Local News
ICE rounds up three in Dalton
While most criminals do their crimes in secret, gang members “tend to flaunt” their criminal activity, says David Nahmias, the U.S. attorney for the Northern District of Georgia.
“Gang members drive a car on a crowded street and fire an entire magazine of bullets,” Nahmias said. “We don’t do a good job of identifying crimes as gang related. There’s a lot that goes on that is not identified.”
Graffiti is one of the first signs of gang activity, Nahmias said.
“When you see the graffiti, that’s when you start dealing with the problem,” he said.
With school out, law enforcement officers see an increase in gang activity. This can range from graffiti to drive-by shootings.
“We are trying to get ahead of the problem,” Nahmias said. “(Gang activity) progresses from minor petty crimes to drive-by shootings to murders.”

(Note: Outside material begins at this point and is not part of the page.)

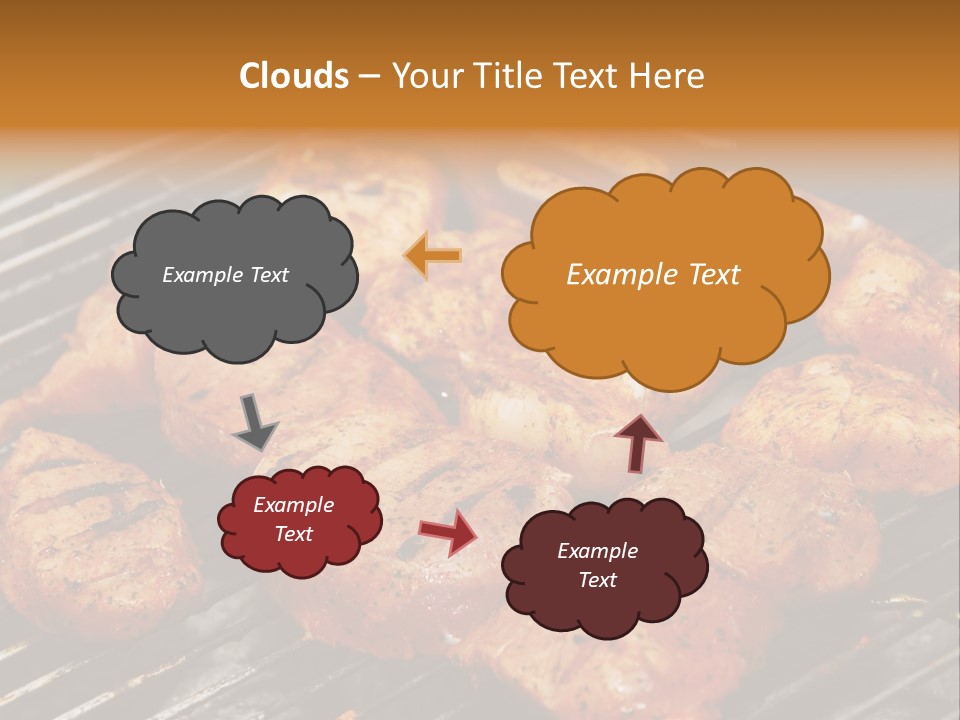 Clouds – Your Title Text Here

Example Text

Example Text

Example Text

Example Text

Last week officers with the federal Immigration and Customs Enforcement (ICE) conducted a state-wide sweep that resulted in three arrests in Whitfield County for immigration violations and more than 120 arrests from the areas of metro Atlanta, Savannah and Albany. The three arrested in Dalton were members of the Fifth Avenue gang, said Barbara Gonzalez, a spokeswoman for ICE.
The arrests were the result of a week-long investigation, Gonzalez said. Those arrested, who were not identified by ICE, were taken to an ICE detention center in south Georgia.
The sweeps are just one way the federal government targets gangs, Nahmias said. Another method is to focus on individual gang members who break the law.
“We work with ICE to identify those gang members,” Nahmias said.
Recruitment begins when kids are in junior high. And the perception that gangs are tied to immigration is acceptable, Nahmias said.
“These are young people without strong ties to the communities who don’t feel like they have viable options,” Nahmias said.
But things are improving, he said. The public may not see the work that officials such as those with the Conasauga Safe Streets Task Force do every day to identify gang members. And large investigations, which Nahmias would not disclose, are going on across the district, he said.
While law enforcement officials are working to curtail gang activity, members of the public can keep kids from getting involved in gangs.
“The one thing we have heard is to give kids in middle school and early high school some alternative to being on the street,” Nahmias said. “This is the most important time.”